Aktuell ist aus dem Plan ein frommer Wunsch geworden. Die CSU, ihre Funktionäre und Mandatsträger müssen zur Kenntnis nehmen, dass der AfD mit landespolitischen Argumenten nicht beizukommen ist, weil sich die AfD für Landespolitik nicht die Bohne interessiert. Die Regierungspartei kann sich mit der SPD über Wohnungs- oder Bildungspolitik streiten, mit den Grünen über Artensterben oder Fläein chenverbrauch, mit den Freien Wählern über Straßenausbaubeiträge und die Förderung des ländlichen Raums. Die AfD juckt all das nicht. Sie zieht mit der simplen Parole „Merkel muss weg“in den Wahlkampf und versucht, die CSU damit an ihrer verwundbarsten Stelle zu treffen.
In Hintergrundgesprächen mit CSU-Politikern im Landtag – einfachen Abgeordneten wie Kabinettsmitgliedern – wird schnell klar, dass die AfD-Strategie längst schon Wirkung zeigt.
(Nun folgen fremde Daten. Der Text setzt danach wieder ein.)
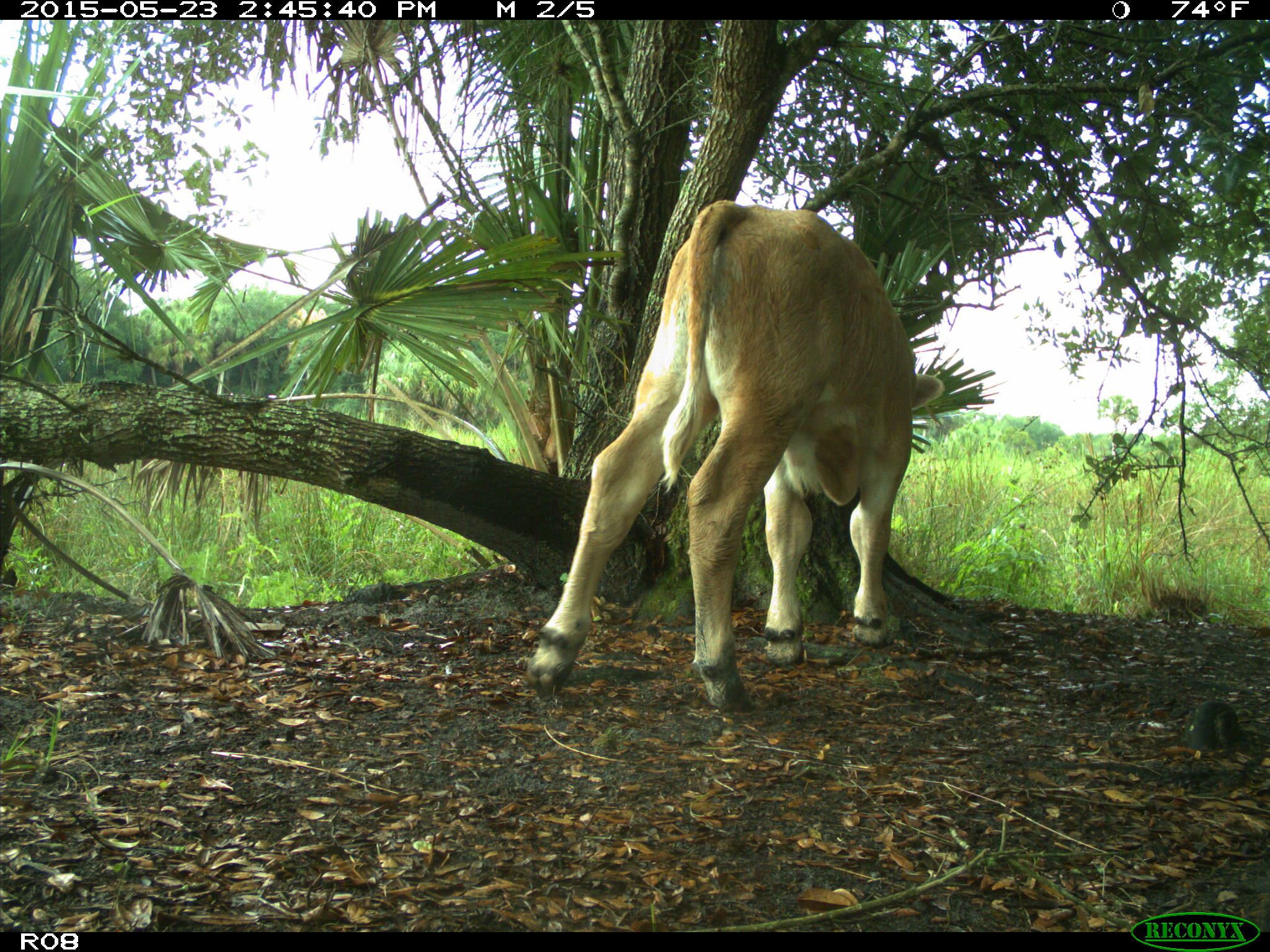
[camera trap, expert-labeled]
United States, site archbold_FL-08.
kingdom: Animalia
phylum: Chordata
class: Mammalia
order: Artiodactyla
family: Bovidae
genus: Bos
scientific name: Bos taurus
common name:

Die meisten Christsozialen in München sehen den einzigen Grund ihrer Misere in Berlin. Selbstkritik ist ihnen fremd. Söder, so sagen sie, habe in München alles getan, was getan werden konnte. Nun müsse „Berlin“in der Flüchtlingspolitik „endlich liefern“. Auch Söder selbst lässt intern schon mal vorsorglich wissen: Unser Problem ist Berlin.
„Berlin“, das sind nach dieser Lesart Horst Seehofer und Angela Merkel. Einige in Staatsregierung und Fraktion schrecken da nicht einmal mehr vor dem eigentlich Undenkbaren zurück. Sie sagen: Sollte es Seehofer nicht gelingen, eine erkennbare Wende in der Flüchtlingspolitik einzuleiten, dann könnte das in letzter Konsequenz dazu führen, dass die CSU darüber nachdenken müsse, die Große Koalition im Bund platzen zu lassen, um sich sichtbar von Merkel zu distanzieren. Es sind beileibe nicht nur junge Hitzköpfe, die das sagen.
Wer altgediente Parteistrategen mit diesen Aussagen konfrontiert, erntet scharfe Gegenworte. „Politisches Harakiri“sei das, „eine wahnwitzige Idee“, „geschichtsvergessenes Geschwätz“. Es lasse sich kein einziges Problem dadurch lösen, immer wieder aufs Neue nach Sündenböcken zu suchen. Eine CSU, die sich im Bund vor der Regierungsverantwortung drückt, sei schlechterdings undenkbar. Außerdem sei es ja längst nicht so, dass alle in der CSU der Kanzlerin überdrüssig seien. „Etwa 30 bis 40 Prozent“der Parteimitglieder stünden klar hinter Merkel. Nur gemeinsam mit der CDU sei die Krise zu überwinden.